Mustafa Kemal'in Çanakkale'deki rolü, Atatürk olmadan önce de önemliydi! Tuhaf bir cümle oldu değil mi? Açıklamaya çalışayım.
Kanlı mücadelelerden sonra devletin başına geçmiş mühim şahsiyete, daima yeni bir biyografi yazılır.
Bu hayat öyküsünde liderin geçmişteki rolü abartılır da abartılır.
Atatürk'e de aynısı yapılmıştı. Mesela...
Mahalle arkadaşlarıyla birdirbir oynarken, sıra kendisine geldiğinde, düpedüz mızıkçılık ederek, "Ben eğilmem" demesi... "Mustafa'nın büyük adam olacağı, çocukken belliydi" diye anlatılmıştır.

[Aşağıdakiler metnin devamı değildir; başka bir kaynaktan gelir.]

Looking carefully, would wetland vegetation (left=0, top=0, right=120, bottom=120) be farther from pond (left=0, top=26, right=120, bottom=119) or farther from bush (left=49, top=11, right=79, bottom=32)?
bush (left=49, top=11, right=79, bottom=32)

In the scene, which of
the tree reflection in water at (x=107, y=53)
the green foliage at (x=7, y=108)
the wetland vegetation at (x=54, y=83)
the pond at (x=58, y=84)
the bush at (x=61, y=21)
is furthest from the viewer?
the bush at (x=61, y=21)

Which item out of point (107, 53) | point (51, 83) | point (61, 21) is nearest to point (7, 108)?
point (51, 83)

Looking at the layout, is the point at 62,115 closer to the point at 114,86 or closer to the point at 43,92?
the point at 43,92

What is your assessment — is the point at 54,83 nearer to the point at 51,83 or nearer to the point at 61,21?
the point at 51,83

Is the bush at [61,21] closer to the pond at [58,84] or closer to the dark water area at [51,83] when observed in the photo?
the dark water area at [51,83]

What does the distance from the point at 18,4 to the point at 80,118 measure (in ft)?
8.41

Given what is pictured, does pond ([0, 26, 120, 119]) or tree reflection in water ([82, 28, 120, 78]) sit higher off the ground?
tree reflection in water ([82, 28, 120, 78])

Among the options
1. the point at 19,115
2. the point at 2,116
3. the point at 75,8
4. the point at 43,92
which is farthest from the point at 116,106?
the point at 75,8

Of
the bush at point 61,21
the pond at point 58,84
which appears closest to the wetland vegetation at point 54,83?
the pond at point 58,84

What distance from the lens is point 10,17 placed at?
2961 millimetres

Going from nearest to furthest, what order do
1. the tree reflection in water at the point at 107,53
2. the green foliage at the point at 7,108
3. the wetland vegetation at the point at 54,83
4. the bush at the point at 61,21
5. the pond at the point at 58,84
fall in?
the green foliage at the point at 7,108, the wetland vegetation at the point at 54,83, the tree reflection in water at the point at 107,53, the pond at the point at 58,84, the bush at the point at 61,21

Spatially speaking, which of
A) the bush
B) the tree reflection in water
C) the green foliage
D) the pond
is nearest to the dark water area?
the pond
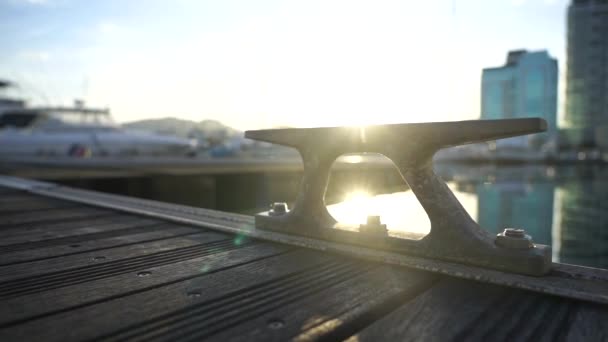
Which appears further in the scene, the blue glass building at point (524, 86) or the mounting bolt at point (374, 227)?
the blue glass building at point (524, 86)

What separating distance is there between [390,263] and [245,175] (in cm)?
819

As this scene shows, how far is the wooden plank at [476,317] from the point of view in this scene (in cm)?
99

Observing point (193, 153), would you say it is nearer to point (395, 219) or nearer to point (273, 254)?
point (395, 219)

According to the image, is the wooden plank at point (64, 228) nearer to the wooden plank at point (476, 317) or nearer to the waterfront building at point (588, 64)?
the wooden plank at point (476, 317)

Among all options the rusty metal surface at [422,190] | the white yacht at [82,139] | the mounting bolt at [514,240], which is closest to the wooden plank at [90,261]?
the rusty metal surface at [422,190]

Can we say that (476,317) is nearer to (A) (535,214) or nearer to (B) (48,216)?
(B) (48,216)

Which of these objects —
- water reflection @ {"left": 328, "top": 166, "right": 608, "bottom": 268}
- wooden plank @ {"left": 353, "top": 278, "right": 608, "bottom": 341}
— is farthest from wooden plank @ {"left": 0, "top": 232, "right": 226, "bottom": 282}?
water reflection @ {"left": 328, "top": 166, "right": 608, "bottom": 268}

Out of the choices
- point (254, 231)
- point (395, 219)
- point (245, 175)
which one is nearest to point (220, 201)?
point (245, 175)

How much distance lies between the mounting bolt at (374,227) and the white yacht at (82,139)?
96.1 ft

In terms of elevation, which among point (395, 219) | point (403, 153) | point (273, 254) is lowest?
point (395, 219)

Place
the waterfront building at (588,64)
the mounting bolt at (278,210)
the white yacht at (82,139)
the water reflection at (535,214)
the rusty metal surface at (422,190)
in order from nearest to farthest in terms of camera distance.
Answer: the rusty metal surface at (422,190) < the mounting bolt at (278,210) < the water reflection at (535,214) < the white yacht at (82,139) < the waterfront building at (588,64)

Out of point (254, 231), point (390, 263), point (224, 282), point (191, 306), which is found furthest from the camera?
point (254, 231)

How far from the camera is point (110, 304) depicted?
1.19 meters

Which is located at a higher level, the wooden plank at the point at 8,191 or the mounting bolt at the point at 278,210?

Mustafa Kemal'in Çanakkale'deki rolü... Cumhuriyetin kurulmasından sonra tarihi yeniden yazan Kemalistlerin iddia ettiği kadar muazzam değildi... Onlara göre, Mustafa Kemal adeta tek başına kazanmıştır savaşı. Ama bir dakika!

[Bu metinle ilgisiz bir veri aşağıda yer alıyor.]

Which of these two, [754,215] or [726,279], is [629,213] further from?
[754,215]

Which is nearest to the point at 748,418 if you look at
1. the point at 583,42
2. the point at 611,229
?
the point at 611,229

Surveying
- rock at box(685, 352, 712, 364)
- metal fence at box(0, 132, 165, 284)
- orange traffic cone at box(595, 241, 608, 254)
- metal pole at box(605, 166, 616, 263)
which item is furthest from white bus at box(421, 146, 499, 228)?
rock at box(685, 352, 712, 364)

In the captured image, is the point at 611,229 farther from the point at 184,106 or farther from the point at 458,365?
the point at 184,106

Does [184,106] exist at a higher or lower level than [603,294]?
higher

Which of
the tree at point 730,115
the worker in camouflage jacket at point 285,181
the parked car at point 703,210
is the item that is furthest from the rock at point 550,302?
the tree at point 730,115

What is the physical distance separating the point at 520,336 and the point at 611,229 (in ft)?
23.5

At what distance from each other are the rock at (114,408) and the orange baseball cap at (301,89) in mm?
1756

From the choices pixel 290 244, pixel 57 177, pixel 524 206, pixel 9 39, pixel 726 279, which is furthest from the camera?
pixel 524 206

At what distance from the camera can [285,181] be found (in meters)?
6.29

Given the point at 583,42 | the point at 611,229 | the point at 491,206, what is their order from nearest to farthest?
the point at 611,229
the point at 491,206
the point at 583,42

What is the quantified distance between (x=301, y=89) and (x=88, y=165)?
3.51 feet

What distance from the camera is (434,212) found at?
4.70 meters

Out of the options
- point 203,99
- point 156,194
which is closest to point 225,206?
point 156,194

Mustafa Kemal'in Çanakkale'deki rolü, bazılarının iddia ettiği gibi, "herhangi bir komutan" seviyesinde de değildi.
Nereden biliyoruz? Örneğin dönemin Harp Mecmuası'na iki kez kapak olmuştur.
Basın kendisiyle söyleşiler yapmıştır.
Mustafa Kemal'in göğsüne gelen şarapnel parçasının kırdığı ünlü saati, Çanakkale'nin Genel Komutanı, Liman von Sanders Paşa, anı olarak Almanya'ya götürmüştü. (Daha sonra evinden çalındı.)

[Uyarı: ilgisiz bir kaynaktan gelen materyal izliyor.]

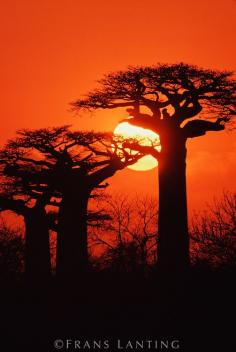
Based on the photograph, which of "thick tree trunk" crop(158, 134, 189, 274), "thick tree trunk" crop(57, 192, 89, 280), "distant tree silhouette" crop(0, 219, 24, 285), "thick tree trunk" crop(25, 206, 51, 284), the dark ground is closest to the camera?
the dark ground

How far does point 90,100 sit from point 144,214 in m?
15.2

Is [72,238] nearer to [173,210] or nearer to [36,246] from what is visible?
[36,246]

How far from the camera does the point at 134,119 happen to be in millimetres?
13430

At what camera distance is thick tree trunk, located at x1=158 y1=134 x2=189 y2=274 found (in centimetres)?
1272

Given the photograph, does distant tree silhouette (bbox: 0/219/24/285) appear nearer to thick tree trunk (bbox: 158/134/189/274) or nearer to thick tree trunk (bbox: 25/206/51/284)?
thick tree trunk (bbox: 25/206/51/284)

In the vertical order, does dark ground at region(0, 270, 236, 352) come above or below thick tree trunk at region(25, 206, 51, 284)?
below

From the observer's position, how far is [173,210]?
13.0m

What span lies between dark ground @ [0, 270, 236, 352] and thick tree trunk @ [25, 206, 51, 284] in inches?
110

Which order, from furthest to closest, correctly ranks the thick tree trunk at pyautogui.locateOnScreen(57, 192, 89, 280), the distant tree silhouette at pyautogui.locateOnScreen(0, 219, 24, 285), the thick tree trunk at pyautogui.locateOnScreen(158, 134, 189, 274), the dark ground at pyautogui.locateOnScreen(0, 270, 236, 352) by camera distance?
1. the distant tree silhouette at pyautogui.locateOnScreen(0, 219, 24, 285)
2. the thick tree trunk at pyautogui.locateOnScreen(57, 192, 89, 280)
3. the thick tree trunk at pyautogui.locateOnScreen(158, 134, 189, 274)
4. the dark ground at pyautogui.locateOnScreen(0, 270, 236, 352)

Sarı Paşa lakaplı Mustafa Kemal sıradan bir komutan olsaydı, ona böyle davranılır mıydı? "İşgale karşı kurtuluş savaşı vermemiz gerekiyor" diyen ricalin, aklına niye mesela Kazım Karabekir gelmedi de, Mustafa Kemal geldi?
Böylece baştaki cümleye döndük işte: "Mustafa Kemal'in Çanakkale'deki rolü, Atatürk olmadan önce de önemliydi."